■ **EXERCISE**:
Once the pictures are set aside, repeat all of the data below exactly.

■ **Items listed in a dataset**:
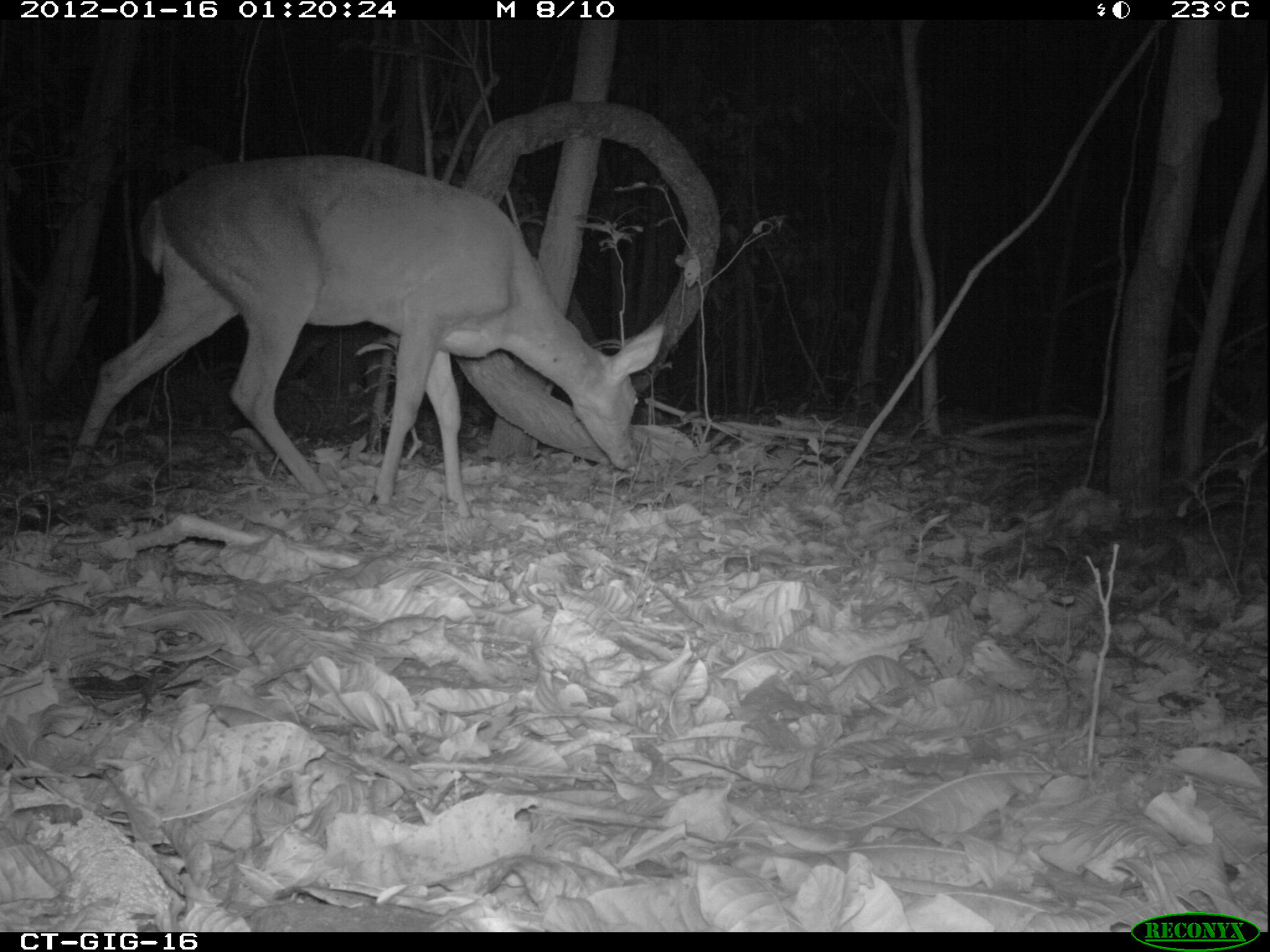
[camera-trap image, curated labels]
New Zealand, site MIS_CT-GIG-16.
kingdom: Animalia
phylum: Chordata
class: Mammalia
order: Artiodactyla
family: Cervidae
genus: Odocoileus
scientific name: Odocoileus virginianus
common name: white-tailed deer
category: white tailed deer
White tailed deer (white-tailed deer) (Odocoileus virginianus).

■ **PROBLEM SOLUTION**:
[camera-trap image, curated labels]
New Zealand, site MIS_CT-GIG-16.
kingdom: Animalia
phylum: Chordata
class: Mammalia
order: Artiodactyla
family: Cervidae
genus: Odocoileus
scientific name: Odocoileus virginianus
common name: white-tailed deer
category: white tailed deer
White tailed deer (white-tailed deer) (Odocoileus virginianus).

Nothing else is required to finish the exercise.